■ **ISTRUZIONI DEL COMPITO**:
Prosegui la recensione dell'album dei Sirenia riportata nel testo selezionato, riprendendo subito dopo la sua ultima frase.

■ **TESTO SELEZIONATO**:
===============
Li attendevamo al varco; sono arrivati. I Sirenia di Morten Veland, ex leader dei Tristania, ripartono da Nine Destinies And A Downfall, disco che succede al mini cd Sirenian Shores pubblicato nel lontano 2004 e terzo atto dopo il debutto “At Sixties and Sevens” (2001) e dopo il suo seguito, intitolato “An Elixir For Existence” (2003).

L’abbandono di Mr. Veland fu un duro colpo per i Tristania che, ancora oggi, stanno lavorando sodo alla ricerca di un’identità perduta diversi anni addietro, quando, proprio nel duemilauno, si chiuse il ciclo di un’epoca di successi. Cresciuti a immagine e somiglianza del compositore norvegese, i Sirenia hanno inseguito la popolarità cercando di bissare i risultati del buon vecchio Beyond The Veils, successo parzialmente conseguito col già menzionato debutto. Nine Destinies And A Downfall, purtroppo, cambia rotta… e di molto.

L’evoluzione stilistica della band è ai minimi storici; le soluzioni proposte sono quelle sinfoniche e pompose tipiche degli “ensemble” che, sulla falsariga dei trionfi economici riscontrati dai colleghi più in voga, provano a raschiare lo stesso fondo (Nightwish di Once e After Forever di Remagine su tutti). Meglio parlare di involuzione, piuttosto, anche perché si fa fatica ad associare il nome “Morten Veland” al lavoro che andremo ad esaminare, disco ruffiano e dai sottili contorni gotici, niente a che vedere col passato prestigioso del chitarrista scandinavo.

L’album si incentra sulla voce della nuova “sirena danese” Monika Pedersen, che interpreta con una certa “leggerezza” i nove brani rilasciati, risultando statica e anonima sulla breve distanza, invasiva e noiosa sulla lunga. Utilizzato col contagocce il growling dello stesso Veland, al microfono in un paio di formali occasioni affinché si possa preservare lo stile “pulito e delicato” che regna sovrano in ogni passaggio del disco.
===============
■ **DATI RACCOLTI**:
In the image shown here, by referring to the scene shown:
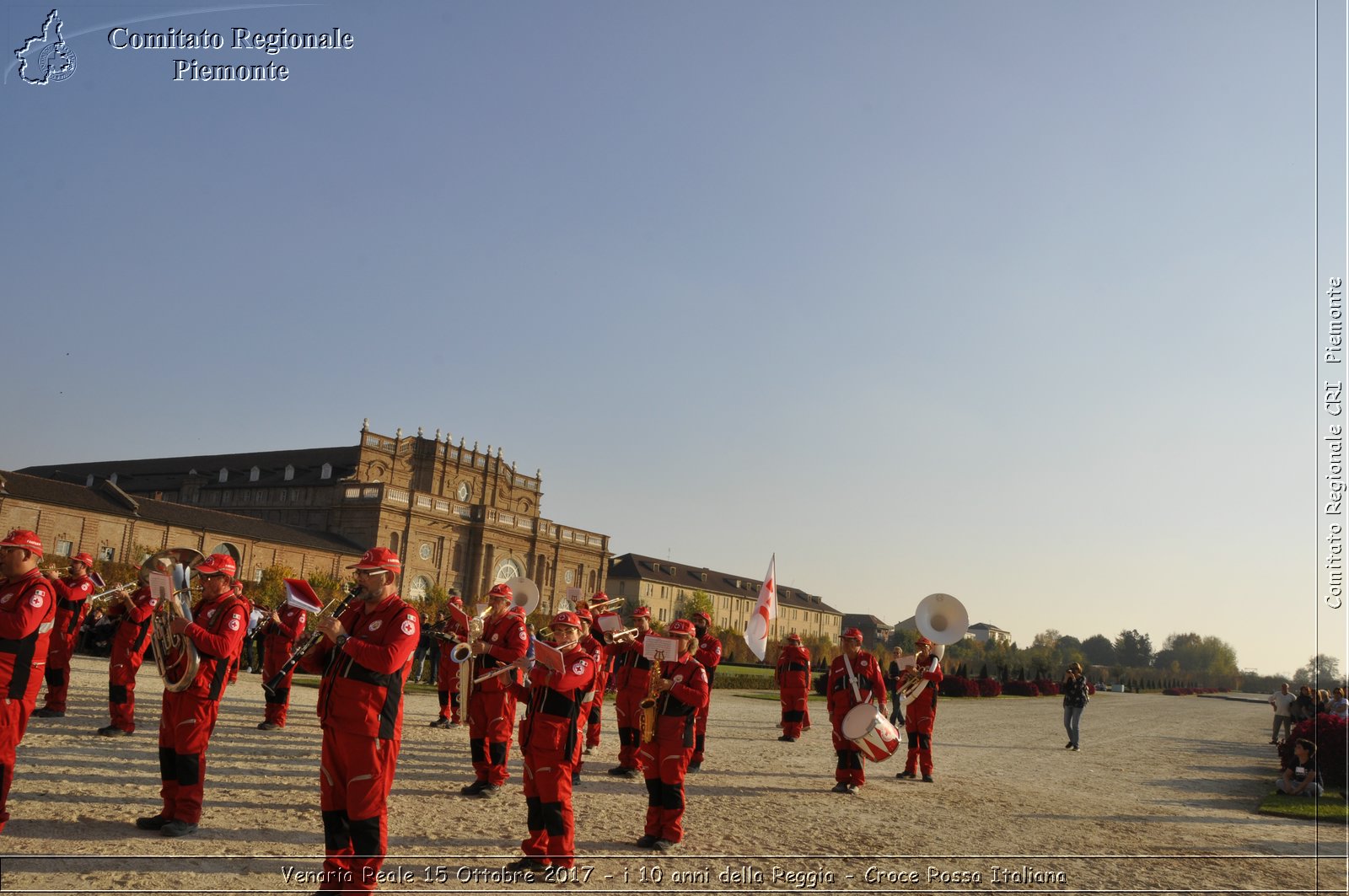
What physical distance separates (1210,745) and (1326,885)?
66.2 ft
===============
■ **RISPOSTA**:
Non c’è più spazio per gli inserti estremi e le composizioni sono di una semplicità imbarazzante, basate su un canonico strofa-strofa ritornello quasi a contemplare una struttura facilmente assimilabile, adattata su canzoncine melodiche orecchiabili, talvolta basate su ritornelli molto simili tra di loro come nel caso dell’auto-plagio My Mind’s EyeThe Other Side. Mettetele a confronto.

Il tutto, attenzione al più classico dei colpi di coda, confezionato e trasferito su silicio con una cura che ha dell’incredibile. L’unico elemento in grado di attirare l’attenzione, infatti, è la miracolosa produzione, limpida e cristallina come non mai. Ce la faranno i nostri eroi a vendere qualche copia in più?

Ironia schietta ma contenuta per un’operazione, spiace ammetterlo, fallimentare. Ci sono voluti tre anni (quattro dall’ultimo full length) per consegnare al pubblico Nine Destinies And A Downfall, un disco che non mi sento di consigliare nemmeno ai nostalgici dei primi Tristania: troveranno un artista sbiadito che, oggi, non rappresenta nemmeno il fantasma di se stesso.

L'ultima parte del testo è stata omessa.